Your goal>
For this listing, reproduce the line with "Repas de poulet pur de BCR", the line with "Die Winterlandschaft im", and the lines between, exactly as they stand. Leave out pictures and all other lines.
━━ Listed entries ━━
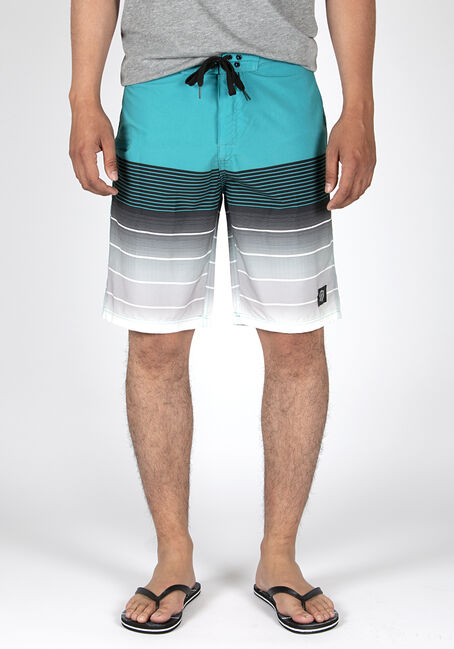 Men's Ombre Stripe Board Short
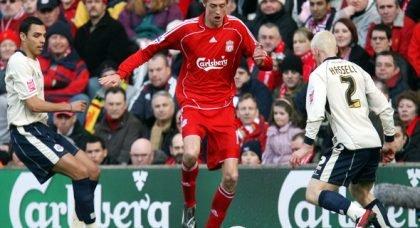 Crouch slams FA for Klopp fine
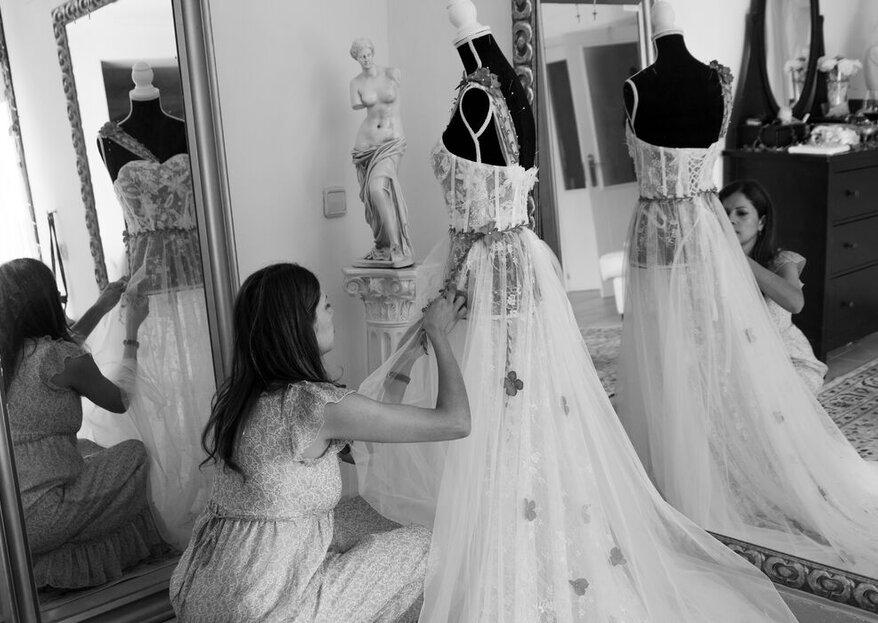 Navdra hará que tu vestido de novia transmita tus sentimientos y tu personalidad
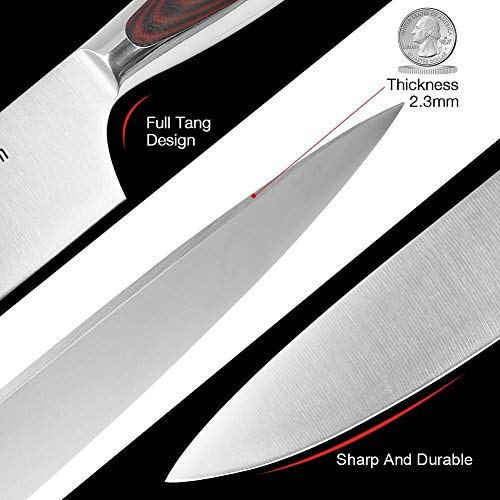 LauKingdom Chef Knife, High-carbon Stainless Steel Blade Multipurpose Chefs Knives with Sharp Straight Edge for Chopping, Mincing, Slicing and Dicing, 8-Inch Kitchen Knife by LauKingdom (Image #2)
━━━
━━ Listed entries ━━
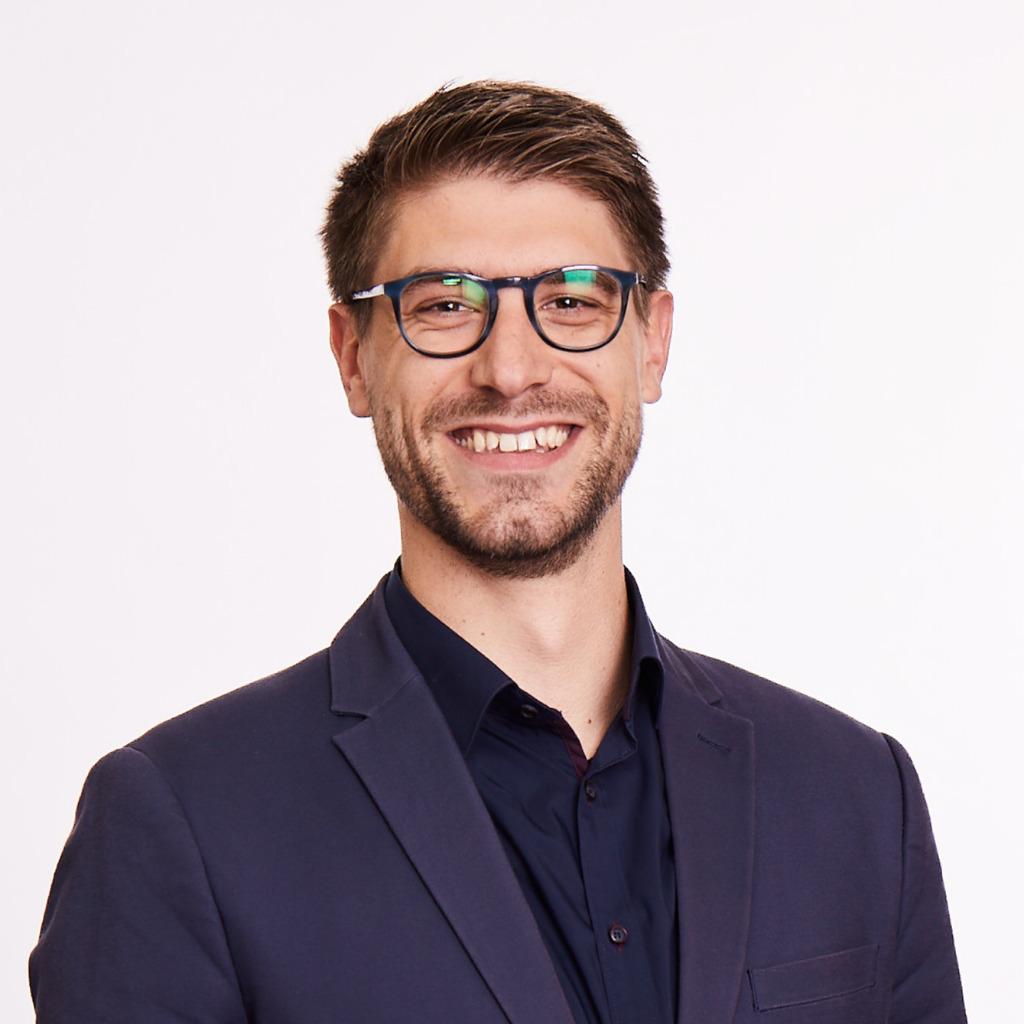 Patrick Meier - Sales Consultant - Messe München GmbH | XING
━━━
━━ Listed entries ━━
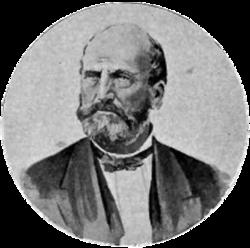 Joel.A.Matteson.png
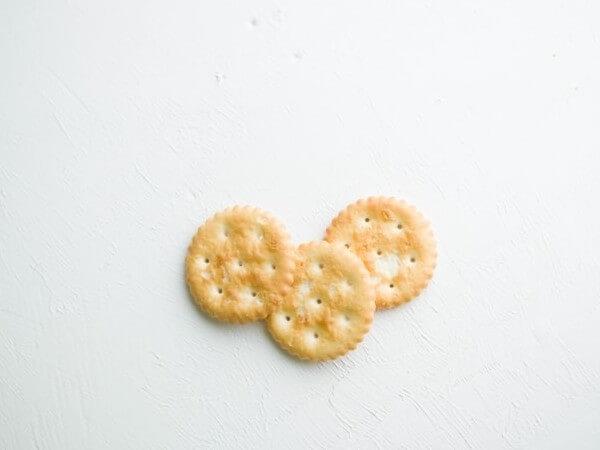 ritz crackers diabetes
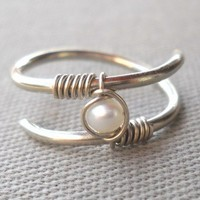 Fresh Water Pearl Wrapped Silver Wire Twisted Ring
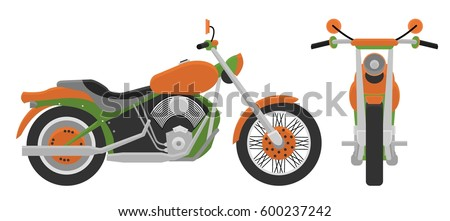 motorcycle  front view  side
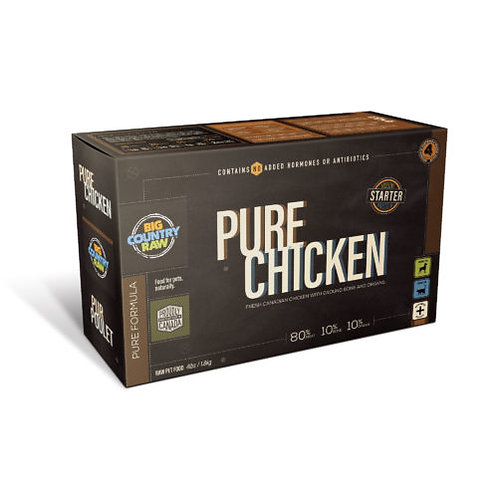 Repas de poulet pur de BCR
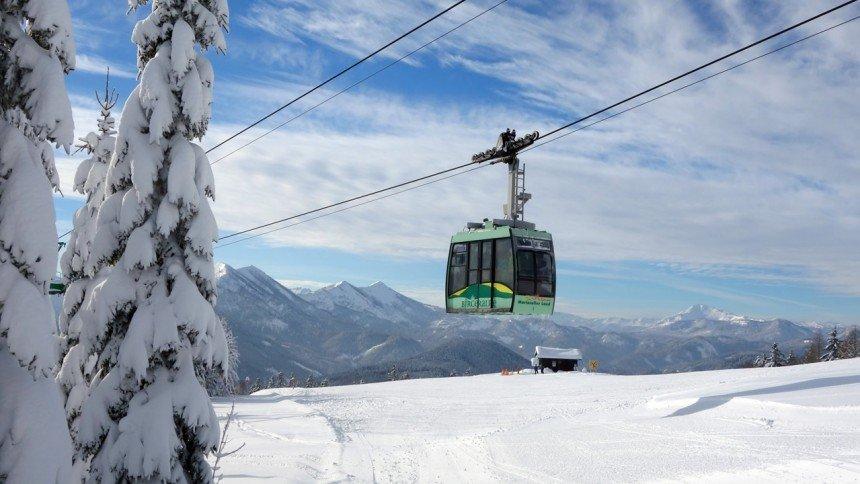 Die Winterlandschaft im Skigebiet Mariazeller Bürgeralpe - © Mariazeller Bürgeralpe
━━━
Problem solution>
 Repas de poulet pur de BCR
 Die Winterlandschaft im Skigebiet Mariazeller Bürgeralpe - © Mariazeller Bürgeralpe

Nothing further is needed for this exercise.